◆ **Goal of the exercise**
Gather each line in the entries below that contains the word "second", treating uppercase and lowercase as different.
━━━━━ Material for this exercise
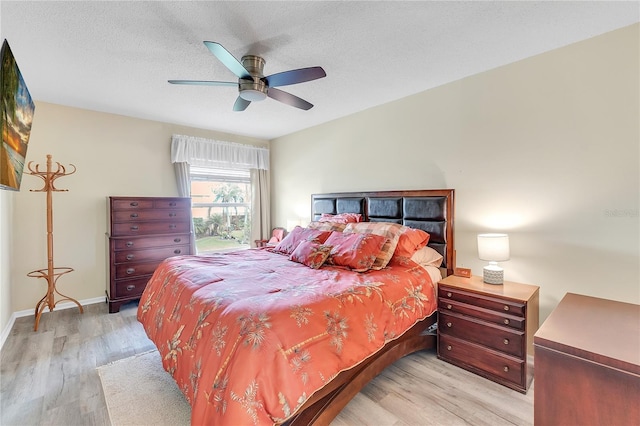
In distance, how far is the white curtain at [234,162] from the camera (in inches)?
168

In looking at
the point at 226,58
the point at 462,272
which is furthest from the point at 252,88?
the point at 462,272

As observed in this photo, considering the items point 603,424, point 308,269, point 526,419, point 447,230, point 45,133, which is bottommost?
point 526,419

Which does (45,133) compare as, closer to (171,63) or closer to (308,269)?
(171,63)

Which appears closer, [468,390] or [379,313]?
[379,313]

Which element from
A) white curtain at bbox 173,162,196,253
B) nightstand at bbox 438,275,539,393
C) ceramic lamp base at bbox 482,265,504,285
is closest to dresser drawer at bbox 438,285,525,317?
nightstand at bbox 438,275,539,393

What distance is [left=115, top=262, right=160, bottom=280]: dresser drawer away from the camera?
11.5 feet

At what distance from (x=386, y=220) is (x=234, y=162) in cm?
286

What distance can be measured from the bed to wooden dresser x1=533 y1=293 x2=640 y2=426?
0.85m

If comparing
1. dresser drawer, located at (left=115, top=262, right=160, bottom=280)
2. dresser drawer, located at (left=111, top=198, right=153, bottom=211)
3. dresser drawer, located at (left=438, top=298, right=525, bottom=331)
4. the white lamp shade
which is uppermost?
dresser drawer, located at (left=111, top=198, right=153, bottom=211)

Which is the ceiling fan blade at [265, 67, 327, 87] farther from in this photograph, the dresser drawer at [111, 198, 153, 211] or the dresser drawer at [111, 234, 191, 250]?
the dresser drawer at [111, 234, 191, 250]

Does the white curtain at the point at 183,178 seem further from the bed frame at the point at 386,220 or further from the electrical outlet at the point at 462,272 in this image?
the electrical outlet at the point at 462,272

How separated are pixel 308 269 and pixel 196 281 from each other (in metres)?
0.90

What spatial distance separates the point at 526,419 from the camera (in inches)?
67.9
━━━━━━━━━━
━━━━━ Material for this exercise
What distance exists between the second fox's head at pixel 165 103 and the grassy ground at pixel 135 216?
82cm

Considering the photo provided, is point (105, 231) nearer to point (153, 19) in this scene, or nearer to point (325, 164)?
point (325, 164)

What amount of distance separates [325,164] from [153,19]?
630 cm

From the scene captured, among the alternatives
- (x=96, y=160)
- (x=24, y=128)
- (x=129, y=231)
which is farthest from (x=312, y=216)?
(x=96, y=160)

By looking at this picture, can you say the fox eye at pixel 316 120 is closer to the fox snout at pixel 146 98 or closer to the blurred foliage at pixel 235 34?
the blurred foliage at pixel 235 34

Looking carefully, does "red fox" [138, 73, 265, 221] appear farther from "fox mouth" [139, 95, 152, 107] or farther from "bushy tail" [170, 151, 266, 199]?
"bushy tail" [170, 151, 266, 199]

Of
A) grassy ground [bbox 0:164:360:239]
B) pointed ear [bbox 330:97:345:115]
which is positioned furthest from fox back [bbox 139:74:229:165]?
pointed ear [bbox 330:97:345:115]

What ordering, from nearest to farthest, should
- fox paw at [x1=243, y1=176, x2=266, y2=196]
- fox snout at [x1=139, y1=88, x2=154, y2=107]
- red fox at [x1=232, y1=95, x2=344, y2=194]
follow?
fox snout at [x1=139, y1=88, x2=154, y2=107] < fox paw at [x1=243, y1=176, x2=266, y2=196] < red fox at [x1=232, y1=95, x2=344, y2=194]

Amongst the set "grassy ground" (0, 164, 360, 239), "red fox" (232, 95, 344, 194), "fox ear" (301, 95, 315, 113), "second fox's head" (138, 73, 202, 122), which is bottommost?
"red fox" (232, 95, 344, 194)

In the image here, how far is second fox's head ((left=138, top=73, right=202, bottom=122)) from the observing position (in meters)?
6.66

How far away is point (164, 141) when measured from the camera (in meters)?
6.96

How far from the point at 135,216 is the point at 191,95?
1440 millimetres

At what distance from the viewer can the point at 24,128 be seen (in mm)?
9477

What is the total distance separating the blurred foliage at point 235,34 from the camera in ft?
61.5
━━━━━━━━━━
◆ **Answer to the problem**
What distance exists between the second fox's head at pixel 165 103 and the grassy ground at pixel 135 216?
Amongst the set "grassy ground" (0, 164, 360, 239), "red fox" (232, 95, 344, 194), "fox ear" (301, 95, 315, 113), "second fox's head" (138, 73, 202, 122), which is bottommost?
In the image here, how far is second fox's head ((left=138, top=73, right=202, bottom=122)) from the observing position (in meters)?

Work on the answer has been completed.